Un mediodía nos sentamos a charlar. Hasta la inercia se demora en el calor pesado de Rosario en enero. Mi cara era un trailer de una película de Aristarain. Además, llevaba días arrastrándome por la casa. La causa del clima ya había expirado.
Le dije todo lo que me dolía de la vida y, después de respirar profundo dos veces, le dije todo lo que me molestaba de ella. Cuando me pongo triste, se me confunde con una nube negra.
Esperó a que yo termine el monólogo, el cual presenció de brazos cruzados, y me dijo algo como: "con esa vibra no me dan ni ganas de estar cerca tuyo".
Yo soy testarudo. Insistí en hacerme entender, y fui más sintético. Como había estado leyendo a Paulo Freire, traté de ser más copioso utilizando el plural.

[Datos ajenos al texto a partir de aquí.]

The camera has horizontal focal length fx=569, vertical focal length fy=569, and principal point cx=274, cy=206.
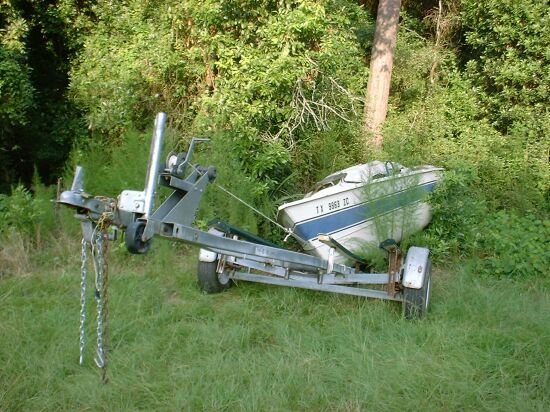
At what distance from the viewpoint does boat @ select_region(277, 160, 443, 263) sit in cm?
616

"Tenemos que aprender sobre registro del otrx", "tenemos que comunicar lo que el otrx no puede adivinar", "tenemos que limpiar los microsoretes del bidet".
Ella era capaz de no enroscarse en los problemas de los demás, y no la amargaba la situación política del país o la catástrofe del dia. En un principio, sus características eran encantadoras.
Tal así su forma que era inmune a mis tornados, ojo del huracán de mis arrebatos más depresivos. Yo pateaba castillos de arena, ella parecía constructora de cimientos en el aire.
Hasta que empecé a sentirme una pieza en un juego que ella jugaba y yo no entendía. Después simplemente me perdí. ¿Su ternura era una pose? ¿O era ella genuinamente así? ¿Se abstraía? ¿O acaso alguien le otorgó el botón de "Mute", como un superpoder o un entrenamiento zen?
Para cuando terminamos de hablar, la presión ambiental colapsaba los hectopascales. No solo no me contestó ninguno de los items que mencioné con mal genio y acompañé con ademanes, sino que miró a una grada imaginaria para después solo sonreirme, enferma y/o genuinamente (A esta relación la archivé en la categoría "y/o").
Se levantó de su silla sin prisa, salió caminando y yo me quedé bramando como esos perros cabezones que no están genéticamente aptos para caminar.
Volvió cinco minutos después, más decidida. La piel de su cara brillaba reflejada por el sol. Se puso una campera y me dijo: "estuve mirándome al espejo en la pieza de adelante hasta que me olvidé de todo. Me hizo re bien. Te lo recomiendo. Bueno, me tengo que ir a trabajar, ya debo estar llegando tarde".
Me tomé de un solo trago el jugo ya tibio mientras la vi irse a la calle, cruzando el tornado. Fumé un cigarrillo que no pude terminar porque lo mordí a la quinta pitada. Prendido fuego por dentro, salí al patio, atravesé el pasillo, y entré en la habitación para mirarme al bendito espejo.
Era un espejo antiguo, de casi dos metros de alto y un marco de madera lacada en dorado. Estaba apoyado contra la pared y parecía que llevaba un siglo sin que se lo moviese. Me acerqué tanto que lo empañé a la altura de mi cara, y tuve que esperar a que se aclare. Entonces fijé la mirada, me olvidé de la habitación, de mi cuerpo que parecía pequeño, mi ropa que parecía desentonar, e hice contacto visual.
En primer lugar, el espejo me devolvió un rostro desconocido. Luego entrecerré un poco los ojos y la vi a ella. Su semblante era de paz, en un principio. Después me miró con cara fea, y cuando clavé mis ojos en sus ojos pude ver la bronca. Retrocedí, quise escapar pero me quedé. La imagen se transformó imperceptiblemente hasta hacerse más familiar, hasta que reconocí mis cejas anchas. Me fui a caminar y salí sin llave. Tuve que esperar en la puerta hasta que ella volviera para poder entrar otra vez.
No duramos mucho más tiempo. Ella salió de viaje, yo encontré trabajo y la casa ahora es la sede de la Obra Social de un Sindicato. No volví a saber de ella, pero descubrí su gran truco muchos meses después de esto. Ella era una ilusionista. Tenia el poder de encender un juego de espejos cuando lo que enfrentaba afuera no le hacía sentir bien. Con solo activarlo, ella podía verse a sí misma del otro lado devolviéndose una sonrisa.
Aprendí ese truco después de mucho practicar, como persiguiendo una epifanía. Pero el tiro me salió por la culata al comprender que nunca pude superar mi error original: yo nunca me devolví una sonrisa, y ahora todo me frunce el entrecejo.